Similarly, from Table 4 and Additional file 7, we can analyze that the homoeologous genes of the identified wheat MATE genes TraesCS1A02G305200.1, TraesCS2B02G247700, TraesCS2D02G277400.1, TraesCS3B02G298700.1, TraesCS4B02G244400.1, TraesCS5B02G326600.1 and TraesCS2B02G296000.1 were exhibiting low to medium level of expressions of Abiotic stress in case of High level stress-disease, ranging from 20–50% where the maximum expression was displayed by the homoeologous gene TraesCS3A02G265100.1 i.e., 63.62% of the MATE gene TraesCS3B02G298700.1, while the in case of biotic stress like disease under High level stress-disease, the maximum expressions were shown by the gene TraesCS5D02G355500.1 among other homologous gene with 69.79 %.
Further, we have noticed the maximum level of expressions of genes i.e., 100% at stress disease condition. For example, the homoeologous genes such as TraesCS1B02G315900.1, TraesCS7D02G488000.1, TraesCS2A02G222300, TraesCS2D02G277400.1, TraesCS5B02G371200.1, TraesCS7D02G488000.1and TraesCS2D02G277400 belonging to MATE genes TraesCS1A02G305200.1, TraesCS7A02G500700.1, TraesCS2B02G247700, TraesCS2D02G277400.1, TraesCS5D02G378300.1, TraesCS7D02G488000.1 and TraesCS2B02G296000.1 respectively were highly expressed during stripe rust mixture 6/14 days. In addition to this, some other homologous genes such as TraesCS5B02G371200.1, TraesCS1A02G305200.1, TraesCS5D02G378200.1 and TraesCS3A02G499200 of MATE genes TraesCS5D02G378300.1, TraesCS1A02G305200.1, TraesCS5D02G378200.1and TraesCS3B02G562400.1 were also expressed during Zymoseptoria tritici inoculation 4 days, Septoria tritici 10 days, Stripe rust pathogen 87/66 9days and Flg22 500nM respectively.

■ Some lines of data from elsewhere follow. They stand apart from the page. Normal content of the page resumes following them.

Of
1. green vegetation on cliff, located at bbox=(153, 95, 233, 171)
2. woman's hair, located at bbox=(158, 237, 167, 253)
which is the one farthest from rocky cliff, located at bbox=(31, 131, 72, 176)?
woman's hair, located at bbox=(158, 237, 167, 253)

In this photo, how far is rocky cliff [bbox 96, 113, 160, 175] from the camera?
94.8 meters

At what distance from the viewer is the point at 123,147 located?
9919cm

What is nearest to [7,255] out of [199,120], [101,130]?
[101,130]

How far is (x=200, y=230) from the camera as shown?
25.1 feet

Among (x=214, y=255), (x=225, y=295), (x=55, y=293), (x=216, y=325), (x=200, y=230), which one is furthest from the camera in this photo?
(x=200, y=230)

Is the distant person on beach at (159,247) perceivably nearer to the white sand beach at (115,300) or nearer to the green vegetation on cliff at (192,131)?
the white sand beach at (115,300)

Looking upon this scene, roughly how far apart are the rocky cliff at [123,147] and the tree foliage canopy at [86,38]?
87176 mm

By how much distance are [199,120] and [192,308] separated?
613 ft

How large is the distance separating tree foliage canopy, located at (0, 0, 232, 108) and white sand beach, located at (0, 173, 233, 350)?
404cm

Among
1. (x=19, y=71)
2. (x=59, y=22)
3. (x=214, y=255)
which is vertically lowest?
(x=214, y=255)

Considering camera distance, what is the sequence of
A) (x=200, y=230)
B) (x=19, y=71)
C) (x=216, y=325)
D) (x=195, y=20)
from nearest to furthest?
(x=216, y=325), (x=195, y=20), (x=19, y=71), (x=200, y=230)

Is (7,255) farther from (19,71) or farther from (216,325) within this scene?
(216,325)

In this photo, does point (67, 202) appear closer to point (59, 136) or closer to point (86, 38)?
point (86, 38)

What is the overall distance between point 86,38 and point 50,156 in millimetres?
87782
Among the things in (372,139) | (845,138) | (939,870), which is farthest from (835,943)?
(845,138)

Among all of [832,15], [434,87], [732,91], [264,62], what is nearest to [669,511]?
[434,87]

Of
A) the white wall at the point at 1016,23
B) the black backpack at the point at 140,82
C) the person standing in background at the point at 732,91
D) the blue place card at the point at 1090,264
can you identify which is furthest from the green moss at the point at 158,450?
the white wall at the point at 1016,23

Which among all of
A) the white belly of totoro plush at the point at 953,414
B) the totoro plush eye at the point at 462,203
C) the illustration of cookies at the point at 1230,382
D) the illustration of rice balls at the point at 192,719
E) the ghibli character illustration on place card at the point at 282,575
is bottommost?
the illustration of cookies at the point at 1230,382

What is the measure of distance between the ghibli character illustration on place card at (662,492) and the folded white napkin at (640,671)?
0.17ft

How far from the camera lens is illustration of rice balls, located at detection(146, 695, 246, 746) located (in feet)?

Moreover, in case of intermediate stress, the homologous genes have revealed higher level of expressions such as the homologous genes TraesCS2B02G247700 of MATE gene TraesCS2B02G247700 exhibits 94.10 % expression level during stripe rust. Similarly, other homologous genes TraesCS5B02G371200.1, TraesCS5D02G378200.1 and TraesCS5D02G378200.1 of MATE genes TraesCS5D02G378300.1, TraesCS5D02G378300.1 and TraesCS6B02G383300 were expressed during intermediate stress at PAMP Chitin, Fusarium pseudograminearum study 2 and cold 2 weeks by 99.24%, 96.39% and 97.98 % respectively. Whereas the maximum level of expression at PAMP flg22 intermediate stress was shown by the homologous gene TraesCS3A02G499200 of MATE gene TraesCS3B02G562400.1 with 100% value.
In this study, out of the total 44 MATE genes, 39 ternary plots consisting respective homologous genes were traced out showing relatively different expression levels during biotic and abiotic stress for 39 genes where 56% triads (A, B and D homoeologs) show balanced expressions and 44 % of triads exhibit nonbalanced expression, being more tissue specific as well as of greater expressivity towards stress conditions. Here, each circular dot signifies a gene triad with an A, B, and D coordinates comprising relative contribution of each homoeolog to the overall triad expression.
Similar type of work had been done by Medina et al.,2014, in Aspergillus flavus, where the effect of climate change was studied on Aspergillus flavus and its aflatoxin B1 production by obtaining ternary plot diagrams. Besides this, according to the study of transcriptional landscape of polyploid wheat, ternary plots were showing relative expression abundance of 16,746 syntenic triads for 50,238 genes in hexaploid wheat during combined analysis of 15 tissues from Chinese spring. Further, it has been noticed that 70% of triads possessing A, B and D homoeologs showed balanced expressions among other homoeologs and were universally expressed and 30 % exhibited non balanced expressions and were more tissue specific (González et al.,2018).